Online-Petition soll Harbarth als Gerichtspräsidenten verhindern
Die Wahl zum neuen Präsidenten des Bundesverfassungsgerichts wird im Vorfeld von vielen Misstönen begleitet. Die Amtszeit von Andreas Voßkuhle ist am 6. Mai 2020 abgelaufen. Der ehemalige Bundestagsabgeordnete Stephan Harbarth und Vizepräsident des Gerichts gilt als designierter Nachfolger und soll am Freitag, 15. Mai 2020, vom Bundesrat gewählt werden. Dazu benötigt er eine Zweidrittelmehrheit. Sein Image ist von vier abgelehnten Verfassungsbeschwerden und jetzt auch noch von einer Online-Petition sowie einer Unterschriftensammlung, die sich gegen seine Wahl richten, angekratzt. Mit seiner früheren Tätigkeit für die Kanzlei SZA und seinen ungeklärten Einkommensverhältnissen als Bundestagsabgeordneter beschäftigen sich vor allem die sozialen Medien. Die Bürgerrechtlerin Marianne Grimmenstein hat auf der Plattform www.change.org eine Online-Petition gegen die Wahl Harbarths zum Präsidenten des Bundesverfassungsgerichts auf den Weg gebracht. Bisher haben rund 11.313 User unterschrieben.
Neben der Online-Petition initiierte sie noch eine Unterschriften-Sammlung gegen die Wahl Harbarths zum Präsidenten. Am 12. Mai 2020 konnte sie insgesamt 14.451 Unterschriften dem Präsidenten des Bundesrates Dietmar Woidke und den Mitgliedern des Bundesrates zuschicken. An der Online-Petition können sich besorgte Bürger weiter beteiligen. Sie forderte dabei von Woidke, sich von einer möglichen Wahl Harbarths zu distanzieren. Über die Online-Petition rief die Aktivistin die Unterzeichner dazu auf, sich mit der Forderung, Harbarth nicht zu wählen, auch per Mail an den Bundesrat zu wenden.

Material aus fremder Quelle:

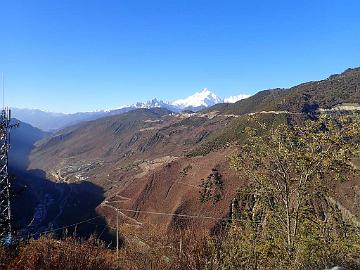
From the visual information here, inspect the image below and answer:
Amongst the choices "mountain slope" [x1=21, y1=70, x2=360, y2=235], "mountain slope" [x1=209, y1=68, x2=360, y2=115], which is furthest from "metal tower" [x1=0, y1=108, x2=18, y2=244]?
"mountain slope" [x1=209, y1=68, x2=360, y2=115]

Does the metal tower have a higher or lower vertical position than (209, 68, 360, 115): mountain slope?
lower

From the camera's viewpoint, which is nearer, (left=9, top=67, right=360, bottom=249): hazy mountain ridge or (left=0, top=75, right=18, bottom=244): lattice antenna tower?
(left=0, top=75, right=18, bottom=244): lattice antenna tower

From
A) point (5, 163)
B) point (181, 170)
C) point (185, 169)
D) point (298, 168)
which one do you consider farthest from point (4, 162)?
point (181, 170)

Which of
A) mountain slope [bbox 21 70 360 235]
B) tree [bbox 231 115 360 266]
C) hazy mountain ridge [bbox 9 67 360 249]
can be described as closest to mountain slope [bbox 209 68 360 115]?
mountain slope [bbox 21 70 360 235]

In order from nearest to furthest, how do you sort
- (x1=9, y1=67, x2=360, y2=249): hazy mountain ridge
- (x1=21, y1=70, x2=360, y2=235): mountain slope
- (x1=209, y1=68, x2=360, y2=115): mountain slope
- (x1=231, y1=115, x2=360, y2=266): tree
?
(x1=231, y1=115, x2=360, y2=266): tree < (x1=21, y1=70, x2=360, y2=235): mountain slope < (x1=9, y1=67, x2=360, y2=249): hazy mountain ridge < (x1=209, y1=68, x2=360, y2=115): mountain slope

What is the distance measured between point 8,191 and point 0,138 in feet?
12.2

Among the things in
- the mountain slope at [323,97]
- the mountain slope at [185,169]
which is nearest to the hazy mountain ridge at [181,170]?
the mountain slope at [185,169]

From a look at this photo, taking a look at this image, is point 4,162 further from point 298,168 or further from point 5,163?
point 298,168

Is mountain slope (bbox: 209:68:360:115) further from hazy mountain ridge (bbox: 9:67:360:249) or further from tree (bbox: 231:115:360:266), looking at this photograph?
tree (bbox: 231:115:360:266)

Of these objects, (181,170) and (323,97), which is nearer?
(181,170)

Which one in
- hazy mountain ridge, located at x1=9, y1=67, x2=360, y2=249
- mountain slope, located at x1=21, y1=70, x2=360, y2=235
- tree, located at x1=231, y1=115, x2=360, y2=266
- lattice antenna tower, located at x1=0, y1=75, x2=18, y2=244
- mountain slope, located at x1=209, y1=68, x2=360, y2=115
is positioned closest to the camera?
tree, located at x1=231, y1=115, x2=360, y2=266

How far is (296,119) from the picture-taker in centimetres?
9569

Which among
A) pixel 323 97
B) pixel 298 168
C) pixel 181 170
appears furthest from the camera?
pixel 323 97

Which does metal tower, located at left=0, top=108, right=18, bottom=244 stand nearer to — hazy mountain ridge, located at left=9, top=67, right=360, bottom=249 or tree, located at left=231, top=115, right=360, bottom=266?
hazy mountain ridge, located at left=9, top=67, right=360, bottom=249
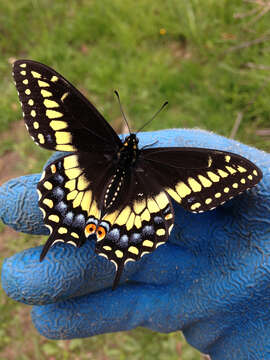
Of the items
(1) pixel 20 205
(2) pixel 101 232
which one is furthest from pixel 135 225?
(1) pixel 20 205

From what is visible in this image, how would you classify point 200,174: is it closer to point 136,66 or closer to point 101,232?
point 101,232

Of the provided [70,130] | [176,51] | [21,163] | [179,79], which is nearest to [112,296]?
[70,130]

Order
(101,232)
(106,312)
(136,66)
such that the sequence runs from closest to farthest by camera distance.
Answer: (101,232)
(106,312)
(136,66)

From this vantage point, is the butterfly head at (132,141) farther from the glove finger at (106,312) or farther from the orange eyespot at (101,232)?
the glove finger at (106,312)

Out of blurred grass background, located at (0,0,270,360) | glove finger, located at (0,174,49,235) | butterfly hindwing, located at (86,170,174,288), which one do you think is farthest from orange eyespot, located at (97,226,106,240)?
blurred grass background, located at (0,0,270,360)

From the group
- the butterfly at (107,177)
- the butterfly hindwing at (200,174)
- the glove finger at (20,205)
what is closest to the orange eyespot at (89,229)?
the butterfly at (107,177)

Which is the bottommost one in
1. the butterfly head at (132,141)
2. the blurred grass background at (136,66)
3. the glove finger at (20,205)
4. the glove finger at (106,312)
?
the glove finger at (106,312)

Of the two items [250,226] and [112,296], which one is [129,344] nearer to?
[112,296]
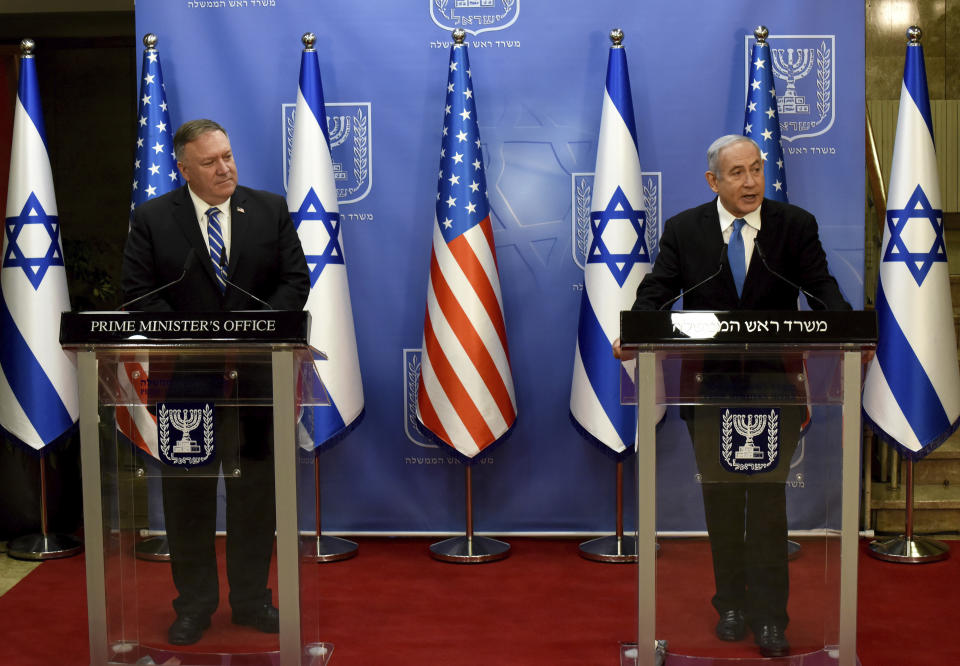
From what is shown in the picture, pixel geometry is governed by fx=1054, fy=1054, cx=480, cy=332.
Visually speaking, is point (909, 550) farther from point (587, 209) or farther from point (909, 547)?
point (587, 209)

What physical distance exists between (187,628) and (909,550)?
3.16 metres

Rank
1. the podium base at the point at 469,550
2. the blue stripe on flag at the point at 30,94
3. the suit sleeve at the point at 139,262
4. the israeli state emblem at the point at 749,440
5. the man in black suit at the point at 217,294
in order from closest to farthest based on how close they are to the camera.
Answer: the israeli state emblem at the point at 749,440, the man in black suit at the point at 217,294, the suit sleeve at the point at 139,262, the podium base at the point at 469,550, the blue stripe on flag at the point at 30,94

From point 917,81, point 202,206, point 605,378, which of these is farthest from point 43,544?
point 917,81

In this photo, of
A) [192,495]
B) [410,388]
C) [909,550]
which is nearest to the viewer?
[192,495]

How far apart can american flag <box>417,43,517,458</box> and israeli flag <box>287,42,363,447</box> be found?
0.37m

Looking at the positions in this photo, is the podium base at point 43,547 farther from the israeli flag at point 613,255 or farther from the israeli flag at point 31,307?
the israeli flag at point 613,255

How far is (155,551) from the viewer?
9.13 feet

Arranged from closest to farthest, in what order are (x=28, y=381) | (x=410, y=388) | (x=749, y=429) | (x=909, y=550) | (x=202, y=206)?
(x=749, y=429) → (x=202, y=206) → (x=909, y=550) → (x=28, y=381) → (x=410, y=388)

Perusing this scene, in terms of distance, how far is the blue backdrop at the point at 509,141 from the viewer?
4824 millimetres

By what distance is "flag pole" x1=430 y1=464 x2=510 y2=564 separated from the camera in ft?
15.0

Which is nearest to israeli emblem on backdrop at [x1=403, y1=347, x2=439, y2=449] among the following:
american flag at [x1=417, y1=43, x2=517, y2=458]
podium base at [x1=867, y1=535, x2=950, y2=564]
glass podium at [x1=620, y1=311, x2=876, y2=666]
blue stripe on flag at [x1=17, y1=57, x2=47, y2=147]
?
american flag at [x1=417, y1=43, x2=517, y2=458]

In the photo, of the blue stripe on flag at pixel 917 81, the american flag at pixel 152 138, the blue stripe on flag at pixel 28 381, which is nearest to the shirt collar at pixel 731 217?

Grimmenstein ist durch ihren Kampf gegen das höchst umstrittene Freihandelsabkommen CETA deutschlandweit bekannt geworden. Sie hat nach eigenen Angaben die größte Bürgerklage der Bundesrepublik vor das Bundesverfassungsgericht gebracht. 68.058 Bürger beteiligten sich an dem Verfahren. Im Oktober 2016 lehnte das Gericht den Eilantrag ab, setzte aber bis zur endgültigen Prüfung der Klage der Bundesregierung enge Grenzen. Bei der Unterzeichnung durch die Bundesregierung muss gewährleistet sein, dass Deutschland das Abkommen trotz des vorläufigen Inkrafttretens durch ein einseitiges Kündigungsrecht wieder aufkündigen kann. Bis heute steht eine endgültige Entscheidung des Gerichts noch aus. Bei der entsprechenden Online-Petition gegen CETA haben bis heute fast 319.000 User unterschrieben.